In the process of selecting a new accounting solution (using quickbooks now), with the thought that we do not want to change it again as we grow.<p>We are evaluating oracle cloud (their small business solution) and NetSuite. But would love to learn from your experience with the above or with other alternatives
======
davismwfl
I get your reasoning on not wanting to change accounting systems multiple
times. But let me say, choose what will work for now, and say the next ~12-18
months (longer is great, but I wouldn't try to predict it). Don't try to look
beyond that because you are just wasting cycles on something that will likely
need to change even if you think you know what you will need for the next 5
years.

I see 10-20M a year businesses still on Quickbooks and doing ok with it,
although most have some custom reporting or solutions added on for things like
shipping, manufacturing etc. But moving to a NetSuite, Oracle, SAP etc type
product is a lot for a startup to manage. You are looking at a minimum of a
3-6 month implementation for one of those enterprise level systems in which
time you might change things considerably and spending the $50-100k+ on that
is likely not the best use of funds early on.

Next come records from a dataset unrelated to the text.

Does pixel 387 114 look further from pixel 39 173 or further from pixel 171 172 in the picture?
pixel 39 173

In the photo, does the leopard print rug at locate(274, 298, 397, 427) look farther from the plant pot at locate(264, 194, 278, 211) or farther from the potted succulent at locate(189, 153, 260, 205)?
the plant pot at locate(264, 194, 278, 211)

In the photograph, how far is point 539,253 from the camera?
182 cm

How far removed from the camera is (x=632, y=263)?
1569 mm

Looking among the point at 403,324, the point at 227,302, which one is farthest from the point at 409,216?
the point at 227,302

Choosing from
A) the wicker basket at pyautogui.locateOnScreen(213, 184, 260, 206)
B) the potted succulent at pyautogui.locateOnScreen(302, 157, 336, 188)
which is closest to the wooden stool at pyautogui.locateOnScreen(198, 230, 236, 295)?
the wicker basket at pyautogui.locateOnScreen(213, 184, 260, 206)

I could be totally wrong as every situation is different, but I'd either stay
with QB as long as possible or pick something reasonably simple that does not
require implementation consultants to spend 2-4 months evaluating, configuring
and making things work. Now if you are into your Series A or have real revenue
and a CFO etc, then my advice would likely be different.

As for options, depending on what you need, Xero, Quickbooks, NetSuite, SAP,
Sage (Sage 100) etc. I'd outsource payroll to ADP or someone similar (PayChex
etc), simply because it makes life far easier and the cost is fairly minimal.

------
ivedtara
Xero is getting a lot popular among startups these days. My company uses
Quickbooks too and we are satisfied with it.